• Exercise details:
Write out word for word the stretch of entries below, from the line containing "Comparing pixel 203" through the line containing "3. the rear fender at point (338, 189)", including both of those lines.

• Supplied material:
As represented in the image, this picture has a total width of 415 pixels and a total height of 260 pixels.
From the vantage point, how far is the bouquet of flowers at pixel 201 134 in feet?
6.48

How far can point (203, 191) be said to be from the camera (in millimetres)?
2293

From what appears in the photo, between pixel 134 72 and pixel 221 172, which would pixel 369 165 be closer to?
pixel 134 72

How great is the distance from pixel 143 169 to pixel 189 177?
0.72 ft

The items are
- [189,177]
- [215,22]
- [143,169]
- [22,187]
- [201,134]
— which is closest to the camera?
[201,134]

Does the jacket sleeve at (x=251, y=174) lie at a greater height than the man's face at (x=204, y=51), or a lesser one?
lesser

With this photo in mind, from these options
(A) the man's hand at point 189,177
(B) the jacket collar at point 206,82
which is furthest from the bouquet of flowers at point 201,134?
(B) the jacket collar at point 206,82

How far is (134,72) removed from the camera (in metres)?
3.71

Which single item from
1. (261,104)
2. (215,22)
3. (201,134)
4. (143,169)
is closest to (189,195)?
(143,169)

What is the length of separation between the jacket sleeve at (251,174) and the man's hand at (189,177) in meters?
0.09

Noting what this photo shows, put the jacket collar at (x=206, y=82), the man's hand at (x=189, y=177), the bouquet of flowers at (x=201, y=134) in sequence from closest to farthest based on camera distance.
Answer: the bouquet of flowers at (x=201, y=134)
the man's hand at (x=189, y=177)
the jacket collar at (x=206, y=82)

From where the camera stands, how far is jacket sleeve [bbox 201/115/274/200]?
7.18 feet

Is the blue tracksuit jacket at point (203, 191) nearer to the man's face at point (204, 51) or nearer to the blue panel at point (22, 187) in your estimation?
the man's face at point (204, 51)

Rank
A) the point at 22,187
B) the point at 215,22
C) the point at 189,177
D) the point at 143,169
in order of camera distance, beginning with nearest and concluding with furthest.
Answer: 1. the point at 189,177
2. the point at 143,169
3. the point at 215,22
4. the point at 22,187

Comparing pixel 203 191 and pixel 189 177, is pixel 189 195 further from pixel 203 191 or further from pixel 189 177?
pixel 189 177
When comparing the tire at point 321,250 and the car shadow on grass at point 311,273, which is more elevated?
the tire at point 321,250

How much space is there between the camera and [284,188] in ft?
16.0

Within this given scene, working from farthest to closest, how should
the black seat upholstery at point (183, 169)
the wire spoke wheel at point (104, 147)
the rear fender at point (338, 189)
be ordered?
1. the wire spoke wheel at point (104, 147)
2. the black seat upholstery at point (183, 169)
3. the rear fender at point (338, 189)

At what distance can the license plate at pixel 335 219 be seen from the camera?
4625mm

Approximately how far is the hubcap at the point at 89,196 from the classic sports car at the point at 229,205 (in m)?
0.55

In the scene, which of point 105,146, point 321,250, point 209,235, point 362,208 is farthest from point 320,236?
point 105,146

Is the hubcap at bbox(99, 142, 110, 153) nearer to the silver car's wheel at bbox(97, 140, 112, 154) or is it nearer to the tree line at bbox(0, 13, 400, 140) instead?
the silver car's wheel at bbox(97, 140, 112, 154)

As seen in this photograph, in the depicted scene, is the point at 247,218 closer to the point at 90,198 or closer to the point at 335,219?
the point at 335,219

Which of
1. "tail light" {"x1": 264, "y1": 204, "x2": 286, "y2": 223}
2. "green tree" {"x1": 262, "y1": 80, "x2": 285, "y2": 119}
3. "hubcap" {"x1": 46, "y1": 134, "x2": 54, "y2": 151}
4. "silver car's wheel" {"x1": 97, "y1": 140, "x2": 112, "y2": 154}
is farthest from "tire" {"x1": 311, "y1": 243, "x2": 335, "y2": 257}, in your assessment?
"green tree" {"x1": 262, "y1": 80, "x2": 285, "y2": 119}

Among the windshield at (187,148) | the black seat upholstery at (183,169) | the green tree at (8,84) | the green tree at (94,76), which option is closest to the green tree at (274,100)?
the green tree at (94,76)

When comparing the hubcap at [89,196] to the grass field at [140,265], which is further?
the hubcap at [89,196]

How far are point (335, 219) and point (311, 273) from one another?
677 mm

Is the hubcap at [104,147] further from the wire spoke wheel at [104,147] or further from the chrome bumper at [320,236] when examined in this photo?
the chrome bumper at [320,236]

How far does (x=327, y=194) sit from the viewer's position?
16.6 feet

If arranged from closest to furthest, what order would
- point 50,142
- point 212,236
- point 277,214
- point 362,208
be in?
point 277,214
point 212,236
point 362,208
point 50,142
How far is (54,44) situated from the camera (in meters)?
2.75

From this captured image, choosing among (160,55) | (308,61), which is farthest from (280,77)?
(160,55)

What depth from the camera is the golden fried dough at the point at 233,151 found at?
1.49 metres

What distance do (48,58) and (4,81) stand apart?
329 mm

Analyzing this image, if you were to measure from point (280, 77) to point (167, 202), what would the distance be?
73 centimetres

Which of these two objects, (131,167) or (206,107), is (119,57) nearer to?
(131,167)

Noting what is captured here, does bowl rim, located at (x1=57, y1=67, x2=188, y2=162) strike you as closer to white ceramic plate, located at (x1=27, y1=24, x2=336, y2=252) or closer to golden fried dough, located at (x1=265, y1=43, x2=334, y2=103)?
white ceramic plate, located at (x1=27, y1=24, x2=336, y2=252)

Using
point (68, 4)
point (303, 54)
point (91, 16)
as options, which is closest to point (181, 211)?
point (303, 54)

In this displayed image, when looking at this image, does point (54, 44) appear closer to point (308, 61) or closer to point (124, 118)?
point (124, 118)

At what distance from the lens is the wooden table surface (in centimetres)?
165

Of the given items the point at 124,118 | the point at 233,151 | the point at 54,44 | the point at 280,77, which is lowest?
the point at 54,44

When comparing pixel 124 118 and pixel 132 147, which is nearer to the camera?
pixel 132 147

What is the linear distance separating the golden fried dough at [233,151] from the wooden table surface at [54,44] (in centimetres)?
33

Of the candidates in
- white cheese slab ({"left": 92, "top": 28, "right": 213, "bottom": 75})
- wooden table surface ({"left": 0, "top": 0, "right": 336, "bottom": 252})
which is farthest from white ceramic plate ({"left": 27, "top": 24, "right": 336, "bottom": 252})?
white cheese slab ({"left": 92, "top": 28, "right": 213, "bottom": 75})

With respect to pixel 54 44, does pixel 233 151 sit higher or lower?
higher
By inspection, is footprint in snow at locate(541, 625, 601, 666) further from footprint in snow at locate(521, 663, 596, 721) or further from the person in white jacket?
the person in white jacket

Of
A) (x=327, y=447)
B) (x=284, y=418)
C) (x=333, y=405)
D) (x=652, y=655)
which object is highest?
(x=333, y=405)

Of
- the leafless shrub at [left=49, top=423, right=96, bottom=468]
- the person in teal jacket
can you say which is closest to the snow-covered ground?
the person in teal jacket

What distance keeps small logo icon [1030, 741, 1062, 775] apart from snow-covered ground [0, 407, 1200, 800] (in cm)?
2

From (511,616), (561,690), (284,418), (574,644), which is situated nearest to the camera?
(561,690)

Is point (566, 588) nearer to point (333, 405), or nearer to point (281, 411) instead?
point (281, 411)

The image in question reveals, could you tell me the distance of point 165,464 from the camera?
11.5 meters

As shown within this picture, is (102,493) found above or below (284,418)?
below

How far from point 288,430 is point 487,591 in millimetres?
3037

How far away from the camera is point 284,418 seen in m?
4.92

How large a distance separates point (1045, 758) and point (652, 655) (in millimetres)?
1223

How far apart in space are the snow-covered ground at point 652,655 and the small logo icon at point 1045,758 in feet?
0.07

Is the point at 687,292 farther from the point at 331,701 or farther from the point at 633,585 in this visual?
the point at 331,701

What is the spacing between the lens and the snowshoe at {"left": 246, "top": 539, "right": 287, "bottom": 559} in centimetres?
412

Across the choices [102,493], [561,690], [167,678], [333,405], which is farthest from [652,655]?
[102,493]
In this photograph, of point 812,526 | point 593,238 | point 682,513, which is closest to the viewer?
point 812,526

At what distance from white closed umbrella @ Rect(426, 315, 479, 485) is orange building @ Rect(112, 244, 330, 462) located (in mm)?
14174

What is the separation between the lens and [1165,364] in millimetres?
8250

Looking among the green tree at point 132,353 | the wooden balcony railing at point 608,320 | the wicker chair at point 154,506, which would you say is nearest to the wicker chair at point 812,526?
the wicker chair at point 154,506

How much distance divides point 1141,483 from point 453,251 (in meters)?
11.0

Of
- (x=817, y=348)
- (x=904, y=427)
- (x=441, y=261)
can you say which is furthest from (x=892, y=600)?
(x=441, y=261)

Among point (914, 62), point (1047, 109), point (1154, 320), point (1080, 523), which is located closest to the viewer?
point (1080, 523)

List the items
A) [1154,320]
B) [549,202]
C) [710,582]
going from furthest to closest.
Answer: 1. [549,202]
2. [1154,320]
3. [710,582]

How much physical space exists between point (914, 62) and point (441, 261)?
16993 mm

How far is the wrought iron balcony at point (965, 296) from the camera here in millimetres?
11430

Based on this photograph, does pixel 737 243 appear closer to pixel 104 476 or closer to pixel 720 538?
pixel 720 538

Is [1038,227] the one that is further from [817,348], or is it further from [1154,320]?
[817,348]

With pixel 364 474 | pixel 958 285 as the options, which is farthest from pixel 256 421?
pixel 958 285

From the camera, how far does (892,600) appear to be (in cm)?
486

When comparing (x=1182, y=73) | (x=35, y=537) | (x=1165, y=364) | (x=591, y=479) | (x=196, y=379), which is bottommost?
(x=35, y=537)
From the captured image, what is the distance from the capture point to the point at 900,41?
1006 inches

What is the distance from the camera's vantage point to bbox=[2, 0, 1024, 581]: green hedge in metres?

• Solution for this exercise:
Comparing pixel 203 191 and pixel 189 177, is pixel 189 195 further from pixel 203 191 or further from pixel 189 177?
pixel 189 177
When comparing the tire at point 321,250 and the car shadow on grass at point 311,273, which is more elevated?
the tire at point 321,250

How much space is there between the camera and [284,188] in ft?
16.0

Within this given scene, working from farthest to closest, how should
the black seat upholstery at point (183, 169)
the wire spoke wheel at point (104, 147)
the rear fender at point (338, 189)
be ordered?
1. the wire spoke wheel at point (104, 147)
2. the black seat upholstery at point (183, 169)
3. the rear fender at point (338, 189)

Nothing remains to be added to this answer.